§ **Selection**:

It turns out that one of my co-workers buys into the bullshit fantasy in which the Civil War was fought over "states rights" instead of slavery. And apparently he's not alone. According to a Pew Research Center study, 38% of Americans say the Civil War was fought over slavery, and 48% it was fought over "states rights."

Of course I've felt it my duty to throw facts at him. I pointed out to him the impact that southern states have had on textbooks, which is confirmed by this article in Salon:

As the UDC (United Daughters of the Confederacy) gained in political clout, its members lobbied legislatures in Texas, Mississippi, North and South Carolina, and Florida to ban the purchase of textbooks that portrayed the South in anything less than heroic terms, or that contradicted any of the lost cause’s basic assertions. Its reach extended not just to public schools but to tenured academia—a little-known chapter of its propaganda effort is detailed by James Cobb in his 2005 book “Away Down South: A History of Southern Identity.” Cobb recounts how in 1911, for instance, University of Florida history professor Enoch Banks wrote an essay for the New York Independent suggesting that slavery was the cause of secession; Banks was forced by the ensuing public outcry to resign. Perhaps Banks should have seen that coming: seven years earlier, William E. Dodd, a history professor at Virginia’s Randolph-Macon College, had complained that to merely suggest the confederacy might not have been a noble enterprise led by lofty-minded statesmen “is to invite not only criticism but enforced resignation.” Dodd himself would later migrate to the University of Chicago, where he established a Northern outpost for Southerners who were interested in a serious examination of Southern history. Such scholarship was not encouraged back home: the first postwar society of Southern historians was created in 1869 for the explicit purpose of vindicating the confederate cause. 
The fear of losing one’s job worked to keep most dissenters in line, but if that failed, self-appointed censors in the community were always on the lookout. In 1913, for instance, the sons of confederate Veterans succeeded in banning from the University of Texas history curriculum a book that they felt offered an excessively New England slant on recent history. The UDC industriously compiled lists of textbooks used in schools across the South, sorting them into one of three categories: texts written by Northerners and blatantly unfair to the South; texts that were “apparently fair” but were still suspect because they were written by Northerners; and works by Southern writers. Outside academia, the New South creed, popularized by Atlanta newspaper editor Henry Grady in an effort to spur economic development, also reinforced this new orthodoxy. A big part of Grady’s canny public relations was to pay extravagant homage to the imagined splendor of the antebellum South, and to portray the New South as a revival of that genius instead of what it really was: the rise of a whole new class of plutocrats.

§ **Work to do**: In the selection on Civil War history, condense the paragraph that begins "The fear of losing one's job" into a short bulleted list that keeps its main facts. These items come from a separate source, not from the text.

Saved entries
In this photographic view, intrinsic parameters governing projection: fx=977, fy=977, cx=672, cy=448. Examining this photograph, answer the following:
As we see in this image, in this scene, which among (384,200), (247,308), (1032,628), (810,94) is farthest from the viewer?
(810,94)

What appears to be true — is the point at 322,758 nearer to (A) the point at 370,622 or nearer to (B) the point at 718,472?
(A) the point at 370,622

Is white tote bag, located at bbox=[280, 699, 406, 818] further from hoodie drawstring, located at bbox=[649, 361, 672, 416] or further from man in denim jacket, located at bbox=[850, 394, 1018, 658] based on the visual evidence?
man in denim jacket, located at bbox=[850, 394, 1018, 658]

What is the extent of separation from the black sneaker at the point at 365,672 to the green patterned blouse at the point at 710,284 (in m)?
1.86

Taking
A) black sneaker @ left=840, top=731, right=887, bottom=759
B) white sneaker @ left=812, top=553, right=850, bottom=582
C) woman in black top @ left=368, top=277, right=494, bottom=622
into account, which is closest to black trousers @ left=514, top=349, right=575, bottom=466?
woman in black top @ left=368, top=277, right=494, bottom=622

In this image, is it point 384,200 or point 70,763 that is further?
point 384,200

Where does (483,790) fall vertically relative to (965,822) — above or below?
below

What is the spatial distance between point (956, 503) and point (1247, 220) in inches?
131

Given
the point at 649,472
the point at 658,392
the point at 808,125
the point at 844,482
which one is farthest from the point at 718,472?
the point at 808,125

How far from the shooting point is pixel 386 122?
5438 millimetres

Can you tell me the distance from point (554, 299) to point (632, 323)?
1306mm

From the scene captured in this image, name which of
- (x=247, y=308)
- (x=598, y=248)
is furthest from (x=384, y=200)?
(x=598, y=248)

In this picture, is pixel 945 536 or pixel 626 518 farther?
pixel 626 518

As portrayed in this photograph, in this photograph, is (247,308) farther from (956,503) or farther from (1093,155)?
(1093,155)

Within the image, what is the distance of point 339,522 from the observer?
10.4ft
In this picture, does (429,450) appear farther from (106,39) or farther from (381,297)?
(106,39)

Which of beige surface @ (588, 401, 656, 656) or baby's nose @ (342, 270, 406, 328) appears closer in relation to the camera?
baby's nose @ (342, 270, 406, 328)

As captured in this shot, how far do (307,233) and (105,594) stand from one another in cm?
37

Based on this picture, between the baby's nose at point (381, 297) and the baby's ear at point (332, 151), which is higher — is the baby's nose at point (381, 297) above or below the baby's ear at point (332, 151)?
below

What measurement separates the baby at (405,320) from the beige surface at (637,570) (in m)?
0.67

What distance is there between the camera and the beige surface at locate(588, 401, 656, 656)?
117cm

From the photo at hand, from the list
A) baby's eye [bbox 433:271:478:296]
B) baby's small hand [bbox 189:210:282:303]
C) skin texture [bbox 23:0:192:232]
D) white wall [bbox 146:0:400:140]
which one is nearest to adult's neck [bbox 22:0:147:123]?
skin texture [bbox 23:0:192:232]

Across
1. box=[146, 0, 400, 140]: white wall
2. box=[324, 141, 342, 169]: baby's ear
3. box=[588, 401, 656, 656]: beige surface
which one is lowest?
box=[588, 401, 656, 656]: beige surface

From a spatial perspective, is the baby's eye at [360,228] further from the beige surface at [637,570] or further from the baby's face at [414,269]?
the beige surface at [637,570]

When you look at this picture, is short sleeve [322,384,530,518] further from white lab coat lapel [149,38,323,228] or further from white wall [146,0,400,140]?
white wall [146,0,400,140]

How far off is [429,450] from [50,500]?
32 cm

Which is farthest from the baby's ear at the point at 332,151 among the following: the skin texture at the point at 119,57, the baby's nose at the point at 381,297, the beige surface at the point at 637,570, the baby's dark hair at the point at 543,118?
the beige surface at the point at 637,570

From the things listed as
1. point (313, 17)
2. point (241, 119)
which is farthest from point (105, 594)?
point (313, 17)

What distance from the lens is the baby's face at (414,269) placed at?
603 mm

§ **Solution to this exercise**:
- Fear of losing their jobs kept most dissenters in line, and self-appointed community censors watched for anyone who still spoke out.
- In 1913, the Sons of Confederate Veterans got a book banned from the University of Texas history curriculum because they felt it had too much of a New England slant.
- The UDC compiled lists of textbooks used in Southern schools and sorted them into three groups: books by Northerners that were blatantly unfair to the South, books by Northerners that were "apparently fair" but still suspect, and books by Southern writers.
- Outside academia, Atlanta newspaper editor Henry Grady popularized the New South creed to spur economic development, and it reinforced this orthodoxy.
- Grady praised the imagined splendor of the antebellum South and portrayed the New South as its revival, when it was really the rise of a new class of plutocrats.